## [WRITTEN INSTRUCTION]
Select every line of the entries below that contains the word "Given", and copy each one in full.

[Entries excerpted from a collection]
========================================
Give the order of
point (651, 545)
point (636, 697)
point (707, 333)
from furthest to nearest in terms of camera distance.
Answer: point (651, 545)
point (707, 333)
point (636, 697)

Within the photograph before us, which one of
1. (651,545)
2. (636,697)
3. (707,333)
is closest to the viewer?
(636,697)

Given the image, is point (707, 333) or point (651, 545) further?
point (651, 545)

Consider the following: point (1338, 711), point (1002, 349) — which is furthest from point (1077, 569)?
========================================
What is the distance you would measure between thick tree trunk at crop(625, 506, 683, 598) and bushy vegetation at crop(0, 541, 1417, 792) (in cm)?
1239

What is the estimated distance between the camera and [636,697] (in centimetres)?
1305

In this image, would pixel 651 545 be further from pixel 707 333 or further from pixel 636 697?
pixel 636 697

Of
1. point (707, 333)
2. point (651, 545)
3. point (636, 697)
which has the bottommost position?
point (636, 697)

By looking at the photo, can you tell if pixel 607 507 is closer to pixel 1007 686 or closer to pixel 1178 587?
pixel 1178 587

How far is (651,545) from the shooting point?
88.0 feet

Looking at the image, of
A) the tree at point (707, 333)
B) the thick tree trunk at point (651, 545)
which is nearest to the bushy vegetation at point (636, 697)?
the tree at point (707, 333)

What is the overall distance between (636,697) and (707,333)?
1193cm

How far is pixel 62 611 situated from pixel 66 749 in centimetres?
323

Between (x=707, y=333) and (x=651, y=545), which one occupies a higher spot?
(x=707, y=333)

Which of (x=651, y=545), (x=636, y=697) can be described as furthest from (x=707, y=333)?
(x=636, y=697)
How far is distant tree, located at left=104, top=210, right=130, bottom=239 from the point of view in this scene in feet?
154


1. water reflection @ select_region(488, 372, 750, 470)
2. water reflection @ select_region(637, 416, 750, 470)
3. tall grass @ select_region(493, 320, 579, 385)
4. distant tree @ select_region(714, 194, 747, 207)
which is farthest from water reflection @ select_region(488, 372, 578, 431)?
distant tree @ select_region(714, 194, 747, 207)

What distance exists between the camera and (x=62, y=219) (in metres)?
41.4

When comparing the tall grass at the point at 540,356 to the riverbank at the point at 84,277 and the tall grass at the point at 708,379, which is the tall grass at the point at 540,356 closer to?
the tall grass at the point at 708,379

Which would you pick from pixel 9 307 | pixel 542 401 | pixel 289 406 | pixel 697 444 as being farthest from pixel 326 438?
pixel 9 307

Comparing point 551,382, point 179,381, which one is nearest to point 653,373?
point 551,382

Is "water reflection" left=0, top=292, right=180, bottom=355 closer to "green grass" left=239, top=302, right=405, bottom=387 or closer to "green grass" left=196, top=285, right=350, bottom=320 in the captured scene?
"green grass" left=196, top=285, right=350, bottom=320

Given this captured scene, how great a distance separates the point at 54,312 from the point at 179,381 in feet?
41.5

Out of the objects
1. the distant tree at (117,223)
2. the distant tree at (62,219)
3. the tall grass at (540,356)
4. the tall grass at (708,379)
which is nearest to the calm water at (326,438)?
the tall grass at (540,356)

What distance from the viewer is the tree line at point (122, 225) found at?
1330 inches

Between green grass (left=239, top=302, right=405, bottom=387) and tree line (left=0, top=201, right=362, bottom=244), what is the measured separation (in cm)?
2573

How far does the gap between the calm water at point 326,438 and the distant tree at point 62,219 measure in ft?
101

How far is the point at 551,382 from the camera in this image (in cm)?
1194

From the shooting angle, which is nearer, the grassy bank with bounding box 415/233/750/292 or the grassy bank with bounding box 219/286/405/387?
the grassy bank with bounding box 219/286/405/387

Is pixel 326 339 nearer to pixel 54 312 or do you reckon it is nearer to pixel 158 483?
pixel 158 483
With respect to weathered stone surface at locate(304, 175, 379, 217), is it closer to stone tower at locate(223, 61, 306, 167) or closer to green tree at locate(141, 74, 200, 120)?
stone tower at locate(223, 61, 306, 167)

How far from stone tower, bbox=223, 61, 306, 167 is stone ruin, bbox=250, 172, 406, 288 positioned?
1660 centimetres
========================================
## [WRITTEN ANSWER]
Given the image, is point (707, 333) or point (651, 545) further?
Given this captured scene, how great a distance separates the point at 54,312 from the point at 179,381 in feet?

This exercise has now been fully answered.